WHAT THE TASK REQUIRES
Which lines in the data below contain the word "footer"? Pull each of them out.

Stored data
☆ ☆ ☆
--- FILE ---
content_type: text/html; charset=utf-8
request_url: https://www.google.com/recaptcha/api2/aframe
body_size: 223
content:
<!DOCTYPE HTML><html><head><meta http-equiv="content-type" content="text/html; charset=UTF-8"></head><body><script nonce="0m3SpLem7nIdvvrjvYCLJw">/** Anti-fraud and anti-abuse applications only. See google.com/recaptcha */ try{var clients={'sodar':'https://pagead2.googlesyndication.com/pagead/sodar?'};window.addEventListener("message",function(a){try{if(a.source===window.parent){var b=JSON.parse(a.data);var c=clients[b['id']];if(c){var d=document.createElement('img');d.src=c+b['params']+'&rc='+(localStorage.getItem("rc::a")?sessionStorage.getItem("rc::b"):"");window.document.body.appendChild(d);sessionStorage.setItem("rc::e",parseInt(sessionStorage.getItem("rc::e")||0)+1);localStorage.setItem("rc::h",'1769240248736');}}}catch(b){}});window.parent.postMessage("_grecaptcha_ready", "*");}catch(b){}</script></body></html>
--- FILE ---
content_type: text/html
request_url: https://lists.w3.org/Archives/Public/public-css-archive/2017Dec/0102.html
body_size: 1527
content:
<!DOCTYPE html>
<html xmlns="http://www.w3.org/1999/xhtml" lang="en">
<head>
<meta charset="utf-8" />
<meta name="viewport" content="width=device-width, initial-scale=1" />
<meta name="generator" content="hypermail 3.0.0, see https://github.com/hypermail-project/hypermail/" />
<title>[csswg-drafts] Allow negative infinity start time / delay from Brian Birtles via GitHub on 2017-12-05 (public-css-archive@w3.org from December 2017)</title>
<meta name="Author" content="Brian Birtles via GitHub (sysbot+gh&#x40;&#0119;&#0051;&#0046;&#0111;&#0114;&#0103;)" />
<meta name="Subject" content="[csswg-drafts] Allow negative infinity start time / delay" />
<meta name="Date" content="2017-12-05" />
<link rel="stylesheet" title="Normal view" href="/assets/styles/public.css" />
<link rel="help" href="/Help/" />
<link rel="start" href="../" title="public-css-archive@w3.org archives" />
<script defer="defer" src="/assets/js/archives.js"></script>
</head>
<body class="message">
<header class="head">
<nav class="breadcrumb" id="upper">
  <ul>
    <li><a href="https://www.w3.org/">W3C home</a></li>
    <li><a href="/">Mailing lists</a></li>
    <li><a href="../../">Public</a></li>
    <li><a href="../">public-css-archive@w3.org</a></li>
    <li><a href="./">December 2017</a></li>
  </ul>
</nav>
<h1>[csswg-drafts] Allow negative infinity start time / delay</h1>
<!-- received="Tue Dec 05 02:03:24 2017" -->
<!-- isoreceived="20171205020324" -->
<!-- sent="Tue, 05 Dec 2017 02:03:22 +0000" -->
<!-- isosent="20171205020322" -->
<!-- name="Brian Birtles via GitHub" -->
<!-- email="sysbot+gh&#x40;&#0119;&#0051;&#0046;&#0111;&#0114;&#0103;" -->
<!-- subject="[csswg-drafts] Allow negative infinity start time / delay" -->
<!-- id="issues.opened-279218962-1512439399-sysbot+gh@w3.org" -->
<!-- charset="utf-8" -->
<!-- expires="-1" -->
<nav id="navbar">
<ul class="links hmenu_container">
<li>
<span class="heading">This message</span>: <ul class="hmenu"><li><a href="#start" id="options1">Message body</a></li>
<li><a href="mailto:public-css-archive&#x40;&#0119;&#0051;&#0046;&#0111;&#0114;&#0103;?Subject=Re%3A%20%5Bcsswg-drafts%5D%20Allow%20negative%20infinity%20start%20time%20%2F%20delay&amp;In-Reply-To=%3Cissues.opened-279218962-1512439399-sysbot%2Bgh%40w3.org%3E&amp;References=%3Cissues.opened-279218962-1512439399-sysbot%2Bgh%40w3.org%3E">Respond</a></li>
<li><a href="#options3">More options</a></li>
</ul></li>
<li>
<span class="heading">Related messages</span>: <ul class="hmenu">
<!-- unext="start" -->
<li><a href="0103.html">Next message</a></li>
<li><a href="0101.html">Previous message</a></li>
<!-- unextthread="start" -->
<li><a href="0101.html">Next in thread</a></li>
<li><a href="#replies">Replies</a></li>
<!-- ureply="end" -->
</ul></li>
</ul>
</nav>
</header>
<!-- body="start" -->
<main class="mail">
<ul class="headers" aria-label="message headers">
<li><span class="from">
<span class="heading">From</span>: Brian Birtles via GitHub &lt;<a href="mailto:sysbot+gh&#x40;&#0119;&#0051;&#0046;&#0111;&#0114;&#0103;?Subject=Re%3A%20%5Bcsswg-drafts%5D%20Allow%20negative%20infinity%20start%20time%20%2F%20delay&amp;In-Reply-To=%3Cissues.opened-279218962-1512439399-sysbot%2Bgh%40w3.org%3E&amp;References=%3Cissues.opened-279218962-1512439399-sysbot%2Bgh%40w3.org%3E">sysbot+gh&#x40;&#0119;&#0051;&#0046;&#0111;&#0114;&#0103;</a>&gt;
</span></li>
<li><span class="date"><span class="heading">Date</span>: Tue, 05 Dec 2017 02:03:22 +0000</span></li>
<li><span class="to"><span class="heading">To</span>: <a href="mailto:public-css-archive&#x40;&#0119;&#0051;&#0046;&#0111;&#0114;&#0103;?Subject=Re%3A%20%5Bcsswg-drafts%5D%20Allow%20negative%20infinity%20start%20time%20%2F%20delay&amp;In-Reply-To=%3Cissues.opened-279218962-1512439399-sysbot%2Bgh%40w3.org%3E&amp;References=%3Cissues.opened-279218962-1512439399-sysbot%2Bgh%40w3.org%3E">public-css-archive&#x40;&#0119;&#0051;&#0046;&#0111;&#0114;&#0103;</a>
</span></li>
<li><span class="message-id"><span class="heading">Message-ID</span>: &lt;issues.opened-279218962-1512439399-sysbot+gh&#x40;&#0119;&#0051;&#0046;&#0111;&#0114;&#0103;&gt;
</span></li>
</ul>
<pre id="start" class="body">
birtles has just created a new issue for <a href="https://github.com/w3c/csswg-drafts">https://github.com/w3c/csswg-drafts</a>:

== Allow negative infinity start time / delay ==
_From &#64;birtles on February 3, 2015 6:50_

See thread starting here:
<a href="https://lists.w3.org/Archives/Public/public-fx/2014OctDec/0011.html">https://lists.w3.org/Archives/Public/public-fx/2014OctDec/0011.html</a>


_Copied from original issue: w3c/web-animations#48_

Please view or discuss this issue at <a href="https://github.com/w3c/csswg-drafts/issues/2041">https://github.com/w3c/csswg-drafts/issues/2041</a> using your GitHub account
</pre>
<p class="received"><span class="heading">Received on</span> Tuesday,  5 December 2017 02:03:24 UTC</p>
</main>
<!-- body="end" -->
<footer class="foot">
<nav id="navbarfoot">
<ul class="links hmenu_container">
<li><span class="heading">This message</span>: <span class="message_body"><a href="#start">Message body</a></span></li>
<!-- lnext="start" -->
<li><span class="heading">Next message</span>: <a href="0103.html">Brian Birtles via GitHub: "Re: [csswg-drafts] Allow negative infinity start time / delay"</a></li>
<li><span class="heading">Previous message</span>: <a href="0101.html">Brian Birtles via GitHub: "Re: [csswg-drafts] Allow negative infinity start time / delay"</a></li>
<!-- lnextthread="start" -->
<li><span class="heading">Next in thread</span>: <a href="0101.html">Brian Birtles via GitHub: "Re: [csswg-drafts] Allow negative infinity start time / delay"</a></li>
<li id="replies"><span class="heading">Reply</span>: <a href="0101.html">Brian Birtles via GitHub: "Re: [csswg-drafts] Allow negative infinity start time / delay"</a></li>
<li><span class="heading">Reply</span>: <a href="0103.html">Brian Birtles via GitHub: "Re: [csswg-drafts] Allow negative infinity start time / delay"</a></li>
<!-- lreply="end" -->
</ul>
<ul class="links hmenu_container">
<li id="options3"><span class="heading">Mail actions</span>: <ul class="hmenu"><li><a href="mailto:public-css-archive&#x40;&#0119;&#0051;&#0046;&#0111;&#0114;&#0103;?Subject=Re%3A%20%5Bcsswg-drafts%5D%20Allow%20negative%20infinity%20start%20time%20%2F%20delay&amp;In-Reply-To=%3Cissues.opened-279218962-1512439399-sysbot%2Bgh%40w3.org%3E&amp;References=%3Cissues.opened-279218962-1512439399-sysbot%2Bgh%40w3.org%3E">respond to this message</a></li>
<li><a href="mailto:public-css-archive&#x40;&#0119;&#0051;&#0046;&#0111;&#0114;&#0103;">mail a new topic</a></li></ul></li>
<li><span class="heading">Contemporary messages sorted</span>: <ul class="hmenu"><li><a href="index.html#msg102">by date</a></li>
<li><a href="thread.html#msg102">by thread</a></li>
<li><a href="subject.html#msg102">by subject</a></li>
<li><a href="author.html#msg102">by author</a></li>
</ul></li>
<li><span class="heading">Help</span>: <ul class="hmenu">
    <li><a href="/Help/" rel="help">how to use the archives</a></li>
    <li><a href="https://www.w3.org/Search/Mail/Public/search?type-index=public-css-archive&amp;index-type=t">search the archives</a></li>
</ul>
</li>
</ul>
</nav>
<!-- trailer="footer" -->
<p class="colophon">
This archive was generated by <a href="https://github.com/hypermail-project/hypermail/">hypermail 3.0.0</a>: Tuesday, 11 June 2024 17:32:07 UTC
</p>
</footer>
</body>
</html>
☆ ☆ ☆
SOLUTION FOR THIS EXERCISE
<footer class="foot">
<!-- trailer="footer" -->
</footer>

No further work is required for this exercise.